Die S&P 500-Futures sind im Tagesverlauf nun um 0,9 % gesunken, da die Verluste weiter zunehmen und der europäische Morgenhandel beginnt. Tech-Aktien liegen erneut an der Spitze der Rückgänge, wobei die Nasdaq-Futures derzeit um 1,1 % gefallen sind. Unterdessen verzeichnen die wichtigsten Indizes in Europa leichte Zuwächse, nachdem sie gestern gestern schwächer ausgefallen waren. Der deutsche Leitindex DAX versucht zumindest, nach drei aufeinanderfolgenden Tagen mit Rückgängen wieder etwas Ruhe zu finden und liegt derzeit um 0,7 % im Plus.
In Bezug auf die Marktereignisse der letzten 24 Stunden gibt es viel zu verdauen.
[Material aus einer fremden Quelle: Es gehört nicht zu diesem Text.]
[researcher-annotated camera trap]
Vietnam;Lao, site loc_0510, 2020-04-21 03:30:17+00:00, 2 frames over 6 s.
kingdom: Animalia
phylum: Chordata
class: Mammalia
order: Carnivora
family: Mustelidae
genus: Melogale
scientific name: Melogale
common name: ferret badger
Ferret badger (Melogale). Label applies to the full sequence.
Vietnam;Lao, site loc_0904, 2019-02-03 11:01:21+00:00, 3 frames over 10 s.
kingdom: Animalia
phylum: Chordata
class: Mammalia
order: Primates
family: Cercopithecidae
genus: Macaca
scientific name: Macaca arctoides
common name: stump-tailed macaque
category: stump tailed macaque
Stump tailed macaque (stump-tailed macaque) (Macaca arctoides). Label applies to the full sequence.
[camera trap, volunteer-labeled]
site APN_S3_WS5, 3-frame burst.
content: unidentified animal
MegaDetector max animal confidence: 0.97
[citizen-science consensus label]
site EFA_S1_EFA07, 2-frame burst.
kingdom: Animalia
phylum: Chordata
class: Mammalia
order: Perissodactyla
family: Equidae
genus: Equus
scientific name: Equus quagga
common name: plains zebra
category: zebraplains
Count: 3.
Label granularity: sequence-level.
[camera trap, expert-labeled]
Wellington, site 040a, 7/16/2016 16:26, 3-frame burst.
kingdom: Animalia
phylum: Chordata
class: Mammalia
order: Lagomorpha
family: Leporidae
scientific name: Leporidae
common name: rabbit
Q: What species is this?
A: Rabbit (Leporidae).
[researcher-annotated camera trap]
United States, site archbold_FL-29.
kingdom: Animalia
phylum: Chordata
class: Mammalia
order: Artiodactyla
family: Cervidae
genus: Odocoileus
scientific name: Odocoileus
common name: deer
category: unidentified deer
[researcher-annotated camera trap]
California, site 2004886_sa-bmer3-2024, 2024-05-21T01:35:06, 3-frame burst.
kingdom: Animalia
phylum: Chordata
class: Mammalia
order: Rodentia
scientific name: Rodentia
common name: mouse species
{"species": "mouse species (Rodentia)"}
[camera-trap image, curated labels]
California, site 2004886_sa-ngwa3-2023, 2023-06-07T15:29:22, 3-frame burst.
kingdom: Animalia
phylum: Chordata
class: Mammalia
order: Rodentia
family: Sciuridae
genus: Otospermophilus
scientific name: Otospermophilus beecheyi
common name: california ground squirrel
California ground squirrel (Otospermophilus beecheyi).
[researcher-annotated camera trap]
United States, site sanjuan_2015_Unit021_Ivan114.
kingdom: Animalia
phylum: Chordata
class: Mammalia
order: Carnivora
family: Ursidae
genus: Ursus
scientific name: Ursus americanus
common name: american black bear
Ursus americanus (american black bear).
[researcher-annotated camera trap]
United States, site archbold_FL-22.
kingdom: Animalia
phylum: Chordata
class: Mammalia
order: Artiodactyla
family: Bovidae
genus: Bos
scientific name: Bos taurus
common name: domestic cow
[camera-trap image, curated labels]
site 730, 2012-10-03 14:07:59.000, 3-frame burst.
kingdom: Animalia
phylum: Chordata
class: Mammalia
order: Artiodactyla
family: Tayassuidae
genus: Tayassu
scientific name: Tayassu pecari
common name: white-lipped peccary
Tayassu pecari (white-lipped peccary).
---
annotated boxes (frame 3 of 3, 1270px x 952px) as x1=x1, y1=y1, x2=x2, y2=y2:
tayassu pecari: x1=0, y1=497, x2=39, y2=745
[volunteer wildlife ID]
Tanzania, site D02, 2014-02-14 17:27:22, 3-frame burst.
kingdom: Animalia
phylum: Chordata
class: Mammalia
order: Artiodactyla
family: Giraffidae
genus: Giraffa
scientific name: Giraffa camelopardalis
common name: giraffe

Einerseits sorgt der starke Verkauf von Edelmetallen für Aufsehen, da es am Ende der Woche/des Monats offenbar häufiger zu Volatilitätsspitzen kommt. Das besonders als Korrekturrisiken nehmen zu sowohl für Gold als auch für Silber, was die Anleger etwas verunsichert.
Dann gab es gestern auch die volatilen Schwankungen an der Wall Street, als der S&P 500 zu Beginn des Tages kurzzeitig mit Rekordhochs liebäugelte, bevor er um 1,5 % fiel und sich dann erholte und nur 0,1 % niedriger schloss. Die turbulente Aktion wurde nicht dadurch unterstützt, dass Microsoft nach den Gewinnen einen Rückgang von etwa 10 % verbuchte, den schlimmsten Ein-Tages-Rückgang seit März 2020.
Um bei den Gewinnen zu bleiben: Apple hat nachbörslich ein Blockbuster-Ergebnis veröffentlicht, aber das reicht heute nicht aus, um die Stimmung zu heben. Der Technologieriese übertraf die Gewinnschätzungen für das erste Quartal mit rekordverdächtigen iPhone-Verkäufen. Tim Cook, CEO von Apple, warnte jedoch davor, dass die weltweite Speicherknappheit künftig die Margen des Unternehmens belasten werde.
Darüber hinaus warten wir auch auf Trumps Wahl des Fed-Vorsitzenden, da Kevin Warsh derzeit der Favorit zu sein scheint. Dies ist eine gemischte Haltung, da Warsh zuvor die lockere Geldpolitik mit der Aussage kritisiert hatte, „Inflation sei eine Wahl“. Allerdings hat er sich kürzlich Trumps Vision von niedrigeren Zinssätzen angeschlossen, daher denke ich, dass es wichtiger sein sollte, dies im Auge zu behalten. Man muss sich politisch engagieren, um den Job zu bekommen, und um darin zu bleiben, muss man dazu beitragen, Trump bei Laune zu halten.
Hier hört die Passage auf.